Now she saw me in the doorway, and I saw them sitting on the edge of the bed, holding hands.
“Charlie,” she said. That, and nothing else. It was strange, the way she said my name, and the odd expression on her face. Like she was surprised to see me. No, that’s not exactly right. She looked like I’d caught her doing something she shouldn’t be doing, or maybe saying something she didn’t want me to hear.
“I’m home,” I announced. Well, duh.
My dad looked up and caught my eye, but only for a second. He was acting weird, too. Angry about something? Sad? Were his eyes red?
“How was bowling?” Mom asked.
“Okay.” Not really. I’d scored an 82, with three gutter balls. My mind had been on other things, like the fact that I’d taken part in a burglary.
Dad got up and went into the bathroom. Mom looked at me and gave a weak smile. “How is Matt?”
“Fine.” Despite being a felon in training.
“Are you hungry? There’s some pizza left in the fridge.”
She’s always trying to feed me — I’m a big guy and I burn a lot of calories — but I got the distinct impression she was making small talk to sort of gloss over the odd vibe in the air.
Had my parents been arguing about something? Or about somebody? And what in the heck was a hospice? I knew it had something to do with nurses or hospitals. Which meant there could only be one person they were talking about.
2
My phone chimed at 8:37 the next morning. A text message from Matt.
Any prblms?
I’d been awake for nearly an hour, but I was still in bed, ju
st thinking about things. About last night. Not so much about the stolen drill, but about “hospice care.” I’d looked it up on the Internet and was not happy with what I’d learned.

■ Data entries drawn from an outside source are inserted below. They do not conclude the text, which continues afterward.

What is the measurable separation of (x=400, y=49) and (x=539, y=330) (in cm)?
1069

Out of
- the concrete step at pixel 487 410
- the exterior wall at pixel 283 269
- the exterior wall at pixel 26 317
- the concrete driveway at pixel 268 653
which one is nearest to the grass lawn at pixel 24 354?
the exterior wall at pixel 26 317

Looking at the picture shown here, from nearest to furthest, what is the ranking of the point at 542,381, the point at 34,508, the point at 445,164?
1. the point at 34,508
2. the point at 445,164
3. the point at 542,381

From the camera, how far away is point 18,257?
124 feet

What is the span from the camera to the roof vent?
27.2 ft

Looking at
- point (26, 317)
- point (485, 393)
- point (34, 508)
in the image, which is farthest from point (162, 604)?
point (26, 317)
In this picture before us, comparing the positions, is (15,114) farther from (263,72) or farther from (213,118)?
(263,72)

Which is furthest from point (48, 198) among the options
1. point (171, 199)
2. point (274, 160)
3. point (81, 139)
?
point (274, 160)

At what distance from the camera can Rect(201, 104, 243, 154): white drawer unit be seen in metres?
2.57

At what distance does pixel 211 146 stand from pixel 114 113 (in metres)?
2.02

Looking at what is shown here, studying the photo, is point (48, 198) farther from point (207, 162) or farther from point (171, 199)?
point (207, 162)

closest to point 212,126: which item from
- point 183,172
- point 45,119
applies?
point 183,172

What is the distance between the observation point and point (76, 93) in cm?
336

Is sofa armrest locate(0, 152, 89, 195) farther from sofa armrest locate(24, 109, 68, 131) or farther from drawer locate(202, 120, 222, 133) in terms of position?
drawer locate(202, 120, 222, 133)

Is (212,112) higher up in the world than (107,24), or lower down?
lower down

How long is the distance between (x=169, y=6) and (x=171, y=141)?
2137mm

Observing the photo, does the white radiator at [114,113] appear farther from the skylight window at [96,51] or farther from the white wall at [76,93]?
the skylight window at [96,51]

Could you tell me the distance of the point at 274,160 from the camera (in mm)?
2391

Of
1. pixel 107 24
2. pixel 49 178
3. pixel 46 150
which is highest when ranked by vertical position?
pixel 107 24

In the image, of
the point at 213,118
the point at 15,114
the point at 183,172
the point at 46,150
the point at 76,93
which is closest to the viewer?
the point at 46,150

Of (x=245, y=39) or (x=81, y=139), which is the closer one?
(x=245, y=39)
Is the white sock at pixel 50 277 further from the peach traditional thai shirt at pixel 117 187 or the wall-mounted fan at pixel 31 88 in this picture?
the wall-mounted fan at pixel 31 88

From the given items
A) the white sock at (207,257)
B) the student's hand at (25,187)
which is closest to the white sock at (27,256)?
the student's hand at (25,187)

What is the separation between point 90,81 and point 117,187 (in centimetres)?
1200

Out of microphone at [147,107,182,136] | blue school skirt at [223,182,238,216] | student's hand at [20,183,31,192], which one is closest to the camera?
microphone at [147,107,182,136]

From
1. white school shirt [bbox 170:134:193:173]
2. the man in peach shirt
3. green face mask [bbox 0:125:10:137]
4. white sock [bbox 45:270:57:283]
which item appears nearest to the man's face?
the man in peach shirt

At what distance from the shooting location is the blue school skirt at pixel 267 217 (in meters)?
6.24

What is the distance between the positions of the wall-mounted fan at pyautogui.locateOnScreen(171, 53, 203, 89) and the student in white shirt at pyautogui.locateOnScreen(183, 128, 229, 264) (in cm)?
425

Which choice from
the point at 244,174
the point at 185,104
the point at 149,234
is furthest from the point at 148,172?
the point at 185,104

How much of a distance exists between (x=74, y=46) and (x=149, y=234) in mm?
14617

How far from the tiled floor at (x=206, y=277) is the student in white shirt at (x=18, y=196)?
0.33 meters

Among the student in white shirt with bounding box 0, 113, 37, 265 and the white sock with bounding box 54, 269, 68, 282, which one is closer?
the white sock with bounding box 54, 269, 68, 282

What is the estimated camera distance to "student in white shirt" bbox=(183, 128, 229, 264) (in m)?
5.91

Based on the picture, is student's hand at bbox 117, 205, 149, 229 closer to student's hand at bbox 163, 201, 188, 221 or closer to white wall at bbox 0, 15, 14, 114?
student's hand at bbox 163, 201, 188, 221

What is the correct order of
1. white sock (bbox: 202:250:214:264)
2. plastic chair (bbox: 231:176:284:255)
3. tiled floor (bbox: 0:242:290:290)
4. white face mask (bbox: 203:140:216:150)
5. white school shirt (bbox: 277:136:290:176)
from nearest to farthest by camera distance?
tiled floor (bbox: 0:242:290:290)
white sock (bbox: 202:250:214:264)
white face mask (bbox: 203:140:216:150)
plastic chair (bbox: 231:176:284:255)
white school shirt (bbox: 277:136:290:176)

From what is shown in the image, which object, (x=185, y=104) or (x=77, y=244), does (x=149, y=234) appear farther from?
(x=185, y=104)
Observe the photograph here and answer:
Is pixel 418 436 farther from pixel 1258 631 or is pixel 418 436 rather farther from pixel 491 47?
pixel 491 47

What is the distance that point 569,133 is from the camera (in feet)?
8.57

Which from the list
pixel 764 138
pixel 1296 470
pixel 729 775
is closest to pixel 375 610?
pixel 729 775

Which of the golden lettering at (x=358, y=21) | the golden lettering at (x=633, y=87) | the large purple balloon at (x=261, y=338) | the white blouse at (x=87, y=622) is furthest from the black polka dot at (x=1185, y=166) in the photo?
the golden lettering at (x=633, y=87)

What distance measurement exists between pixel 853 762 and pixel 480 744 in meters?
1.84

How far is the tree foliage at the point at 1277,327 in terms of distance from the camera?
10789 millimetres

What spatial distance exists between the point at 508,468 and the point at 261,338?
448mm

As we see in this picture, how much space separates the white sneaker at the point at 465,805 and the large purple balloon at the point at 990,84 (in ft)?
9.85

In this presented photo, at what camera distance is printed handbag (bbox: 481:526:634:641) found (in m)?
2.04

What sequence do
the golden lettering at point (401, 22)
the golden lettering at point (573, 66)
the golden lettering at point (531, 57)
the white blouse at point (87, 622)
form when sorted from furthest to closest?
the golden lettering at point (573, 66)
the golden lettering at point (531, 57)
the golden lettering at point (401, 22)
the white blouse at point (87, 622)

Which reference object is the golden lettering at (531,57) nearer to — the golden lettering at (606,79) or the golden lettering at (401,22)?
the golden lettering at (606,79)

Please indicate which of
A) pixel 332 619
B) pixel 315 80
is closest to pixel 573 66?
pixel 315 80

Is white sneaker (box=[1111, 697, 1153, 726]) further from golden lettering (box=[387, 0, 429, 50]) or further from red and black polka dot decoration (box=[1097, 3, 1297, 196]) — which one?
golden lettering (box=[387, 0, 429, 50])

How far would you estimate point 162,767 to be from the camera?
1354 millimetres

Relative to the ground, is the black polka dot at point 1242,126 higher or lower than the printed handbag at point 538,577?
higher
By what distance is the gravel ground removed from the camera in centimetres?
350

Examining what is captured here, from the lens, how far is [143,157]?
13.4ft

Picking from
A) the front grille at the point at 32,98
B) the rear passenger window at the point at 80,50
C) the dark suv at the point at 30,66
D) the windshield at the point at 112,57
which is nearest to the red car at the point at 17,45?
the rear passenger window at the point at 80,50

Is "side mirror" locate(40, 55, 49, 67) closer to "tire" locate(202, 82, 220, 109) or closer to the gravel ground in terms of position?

Yeah, there are problems, I thought.
That was made even more obvious by the fact that church started at nine and it appeared we weren’t going. Mom hadn’t even knocked on my door to get me up for breakfast. I didn’t smell bacon frying or coffee brewing. In fact, I didn’t hear any movement or talking at all in the house.
I lay there for several minutes, just feeling crummy. To be honest, I was kind of enjoying leaving Matt hanging. He was always doing stupid stuff and somehow getting me involved. Like this thing with the drill. So I texted him back.
Cops came this morning
His reply came within fifteen seconds:
Srius?
I could picture the panic he was feeling. Pretty funny.
I denied evrythng
Not funny
Not a joke
I put my phone on silent mode because I knew what he’d do next, and sure enough, it rang. I let it go to voicemail. Thirty seconds passed. Then he sent a text:
Where r u
Cant talk now
Im freaking out whats happening
Cops r chcking the nborhood door 2 door
U r lying
Wish i was
OMG 4 a stupid drill?
Doesnt mttr its stil theft
The door was open
Rmembr whn ur bike was stolen?
Now there was a long pause and I realized I had a huge smile on my face. I was getting him good. Last year, somebody had taken Matt’s mountain bike when he’d left it in front of a convenience store. His dad had been really pissed that he’d left it unlocked and wouldn’t buy him a new one. That’s why we walked everywhere now — Matt had no bike.
Finally he said: Shld we put it back?